Advertisement space is sold at auction, ensuring that the highest bidder always pays a fair market price. While DoubleClick could raise prices, the consequences would be significant. If DoubleClick raised its fees by just 10 percent, a majority of online advertisers would shift some or all of their business to Google-DoubleClick’s rivals, according to a survey released last week.
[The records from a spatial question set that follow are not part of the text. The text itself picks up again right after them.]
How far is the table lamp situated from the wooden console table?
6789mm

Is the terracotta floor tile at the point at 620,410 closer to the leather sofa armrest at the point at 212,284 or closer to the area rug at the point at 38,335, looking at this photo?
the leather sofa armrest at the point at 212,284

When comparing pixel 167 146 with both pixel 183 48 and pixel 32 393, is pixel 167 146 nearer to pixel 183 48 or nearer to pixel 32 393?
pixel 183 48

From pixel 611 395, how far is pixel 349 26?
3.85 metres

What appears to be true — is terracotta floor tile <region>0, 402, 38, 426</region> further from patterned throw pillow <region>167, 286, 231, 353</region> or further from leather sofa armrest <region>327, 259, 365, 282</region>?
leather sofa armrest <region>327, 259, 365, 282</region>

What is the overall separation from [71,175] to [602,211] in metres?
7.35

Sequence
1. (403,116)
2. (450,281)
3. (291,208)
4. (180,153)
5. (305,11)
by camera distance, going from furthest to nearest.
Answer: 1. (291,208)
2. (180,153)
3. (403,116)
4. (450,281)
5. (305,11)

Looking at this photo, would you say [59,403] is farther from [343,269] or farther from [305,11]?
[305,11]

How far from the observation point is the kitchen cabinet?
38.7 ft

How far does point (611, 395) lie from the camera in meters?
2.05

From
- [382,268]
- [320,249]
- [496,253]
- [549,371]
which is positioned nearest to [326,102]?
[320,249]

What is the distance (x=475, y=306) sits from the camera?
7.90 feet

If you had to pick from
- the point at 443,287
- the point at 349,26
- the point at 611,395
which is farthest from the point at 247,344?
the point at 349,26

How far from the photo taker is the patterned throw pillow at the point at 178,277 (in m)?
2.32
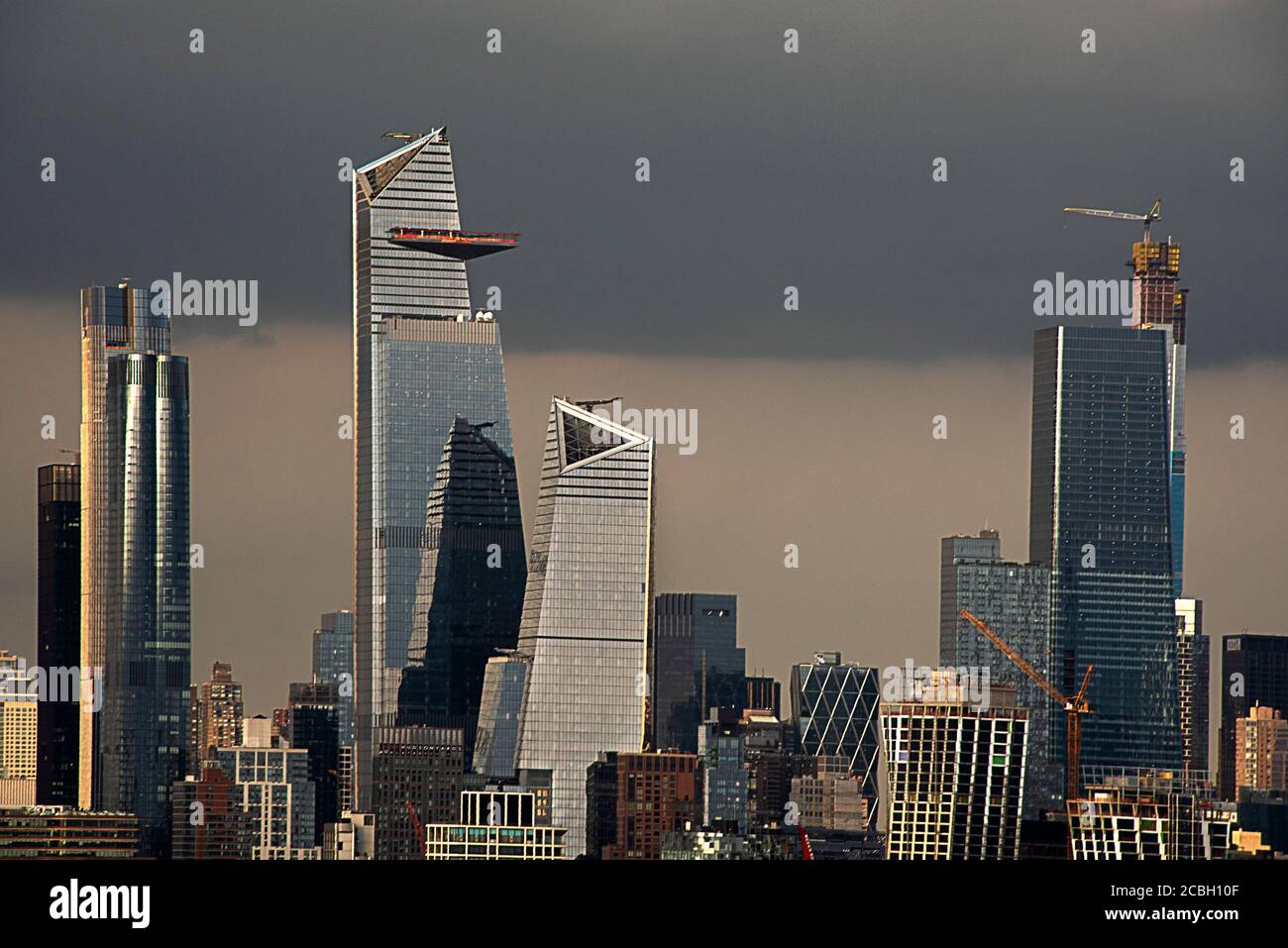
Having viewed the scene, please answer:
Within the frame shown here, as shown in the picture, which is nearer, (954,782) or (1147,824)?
(1147,824)

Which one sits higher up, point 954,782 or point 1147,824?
point 954,782

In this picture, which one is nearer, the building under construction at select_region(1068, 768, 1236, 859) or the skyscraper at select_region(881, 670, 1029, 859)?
the building under construction at select_region(1068, 768, 1236, 859)

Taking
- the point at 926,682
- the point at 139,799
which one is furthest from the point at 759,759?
the point at 139,799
These rivals are poised to welcome any disgruntled Google-DoubleClick customers. In a demonstration of market versatility, Microsoft and Yahoo each purchased a leading DoubleClick competitor within five weeks of Google’s announcement. These competitors are not fighting only to steal Google’s existing customers, as would be expected in a true monopoly, but also seek to attract a vast untapped pool of new customers. Internet advertising accounts for only six percent of total advertising, yet revenues have tripled in the past five years. Clearly, there is ample room for growth in this rapidly expanding market.

The phenomenal growth of the Internet economy is a product of its unique qualities: low initial investment, quick spread of information, and rapidly changing and evolving markets. These factors make leading companies inherently vulnerable to competition, and discourage the establishment of true monopolies.

The FTC will only impede the growth of e-commerce by subjecting it to obsolete guidelines and assumptions. In the time it takes regulators to complete an expanded pre-merger investigation, YouTube grew from 58,000 monthly visitors to more than 20 million.

The rush to label Google a monopoly threatens to force a rapidly evolving and innovative marketplace to move at the speed of government. By any standard, that is too slow. The next real challenge to Google’s dominance should come from a garage in Silicon Valley, not a bureaucrat’s office in Washington.


Daniel Ballon is a Fellow in technology studies at the Pacific Research Institute in San Francisco.